Groenlandia y la Antártida perdieron 11.309 billones de toneladas de hielo entre 1979 y 2023, lo que provocó un aumento del nivel del mar global de más de 2,8 centímetros. Es la conclusión de un nuevo estudio publicado en la revista especializada Scientific Data, que elaboró el mapa más completo hasta la fecha sobre el retroceso de las dos mayores capas de hielo del planeta.
El trabajo, liderado por un equipo internacional de científicos polares, combinó 42 estudios satelitales independientes de 27 misiones diferentes que monitorean los polos desde la década de 1970. Los resultados muestran un reparto desigual pero complementario: Groenlandia fue responsable de 1,8 cm de la suba, mientras que la Antártida aportó 1,3 cm.
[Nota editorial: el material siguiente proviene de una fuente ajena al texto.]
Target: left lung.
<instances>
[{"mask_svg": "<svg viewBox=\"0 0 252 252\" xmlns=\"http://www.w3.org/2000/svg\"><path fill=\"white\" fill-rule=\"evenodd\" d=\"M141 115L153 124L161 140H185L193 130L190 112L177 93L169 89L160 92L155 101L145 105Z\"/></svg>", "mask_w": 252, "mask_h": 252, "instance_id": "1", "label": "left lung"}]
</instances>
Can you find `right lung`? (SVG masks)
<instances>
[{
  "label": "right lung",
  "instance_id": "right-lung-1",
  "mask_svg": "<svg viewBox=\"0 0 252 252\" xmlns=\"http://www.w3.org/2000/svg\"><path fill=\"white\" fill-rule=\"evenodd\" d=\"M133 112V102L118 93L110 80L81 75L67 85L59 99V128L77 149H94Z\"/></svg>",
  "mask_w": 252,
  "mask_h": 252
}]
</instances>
Pero el dato más alarmante no es cuánto se perdió, sino cómo. "Más de cuatro quintas partes del hielo perdido fueron vertidas al océano por glaciares de flujo más rápido, en lugar de derretirse en la superficie, lo que nos indica que la tendencia a largo plazo está impulsada por la respuesta dinámica de las capas de hielo al calentamiento del océano", explicó la autora principal, la Dra. Inès Otosaka, de la Universidad de Northumbria.
En cifras: el 84% de la pérdida total se debió a que los glaciares aceleraron su movimiento y descargaron más hielo al mar, mientras que solo el 16% se debió al deshielo directo en superficie.
Una aceleración brutal
La pérdida no es lineal, se está acelerando. Groenlandia pasó de perder 60 mil millones de toneladas por año en los 80 a 264 mil millones en la década de 2010, una década marcada por veranos extremos. La Antártida siguió el mismo camino: de 48 mil millones anuales en los 80 a 202 mil millones en los 2010. En su caso, el 100% de la pérdida fue causada por el deshielo oceánico que socava sus glaciares de salida desde abajo.
El estudio detectó una desaceleración temporal entre 2020 y 2023. No es un cambio de tendencia. En la Antártida Oriental, nevadas récord compensaron parte de las pérdidas en el resto del continente. En Groenlandia, una serie de veranos más suaves redujo a la mitad el deshielo superficial.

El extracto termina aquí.